I wish this were true, but I don't think it is.
Perhaps the saddest aspect of the entire Park51 episode is that the right's fear campaign actually seems to be good politics. As last week's CNN poll showed, fully 68 percent of Americans say they oppose the project -- including 70 percent of independents and 54 percent of Democrats. I know, this doesn't mean that all of these people agree with or are entirely comfortable with the uglier rhetoric coming from the right, but the numbers are a clear and stark reminder of how emotional this topic is to most Americans: Faced with headlines about a mosque being built near ground zero, their response is not to celebrate their country's commitment to religious freedom and pluralism or to be soothed by mitigating context (like the fact that there are already mosques -- and strip clubs! -- nearby) -- it is to shake their heads and say, "No!" This is an emotional topic for them, not a rational one.

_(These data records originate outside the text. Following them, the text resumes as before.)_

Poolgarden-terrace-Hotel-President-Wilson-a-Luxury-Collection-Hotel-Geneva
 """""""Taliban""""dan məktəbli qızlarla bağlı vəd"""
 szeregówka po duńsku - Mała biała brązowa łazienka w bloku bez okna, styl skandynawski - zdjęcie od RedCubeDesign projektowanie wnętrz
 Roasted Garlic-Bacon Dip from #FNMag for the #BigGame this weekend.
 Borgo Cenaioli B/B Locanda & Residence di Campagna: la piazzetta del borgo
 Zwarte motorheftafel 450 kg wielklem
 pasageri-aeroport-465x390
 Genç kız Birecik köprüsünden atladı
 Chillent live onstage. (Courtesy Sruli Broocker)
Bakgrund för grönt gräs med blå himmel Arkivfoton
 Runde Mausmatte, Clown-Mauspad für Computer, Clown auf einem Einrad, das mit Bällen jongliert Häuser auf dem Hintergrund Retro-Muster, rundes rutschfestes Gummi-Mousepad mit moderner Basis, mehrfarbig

At a basic level, this episode has illustrated just how widespread suspicion of Muslims really is -- and how easy it is to bring that suspicion out. This is what the right has been exploiting. Park51 supporters can make a powerful rational argument for the project to be constructed, but it is no match for the emotions being stirred by the right. In this gut-level suspicion, there is a kinship between mosque opponents, whether they are hardened Islamophobes or well-meaning people who like to think of themselves as tolerant.
To be fair, I'm not sure this will give Republicans much of a boost in November; as Klein noted, the economy is far and away the top factor this fall. But I can't see how it will hurt them at all -- now or down the road.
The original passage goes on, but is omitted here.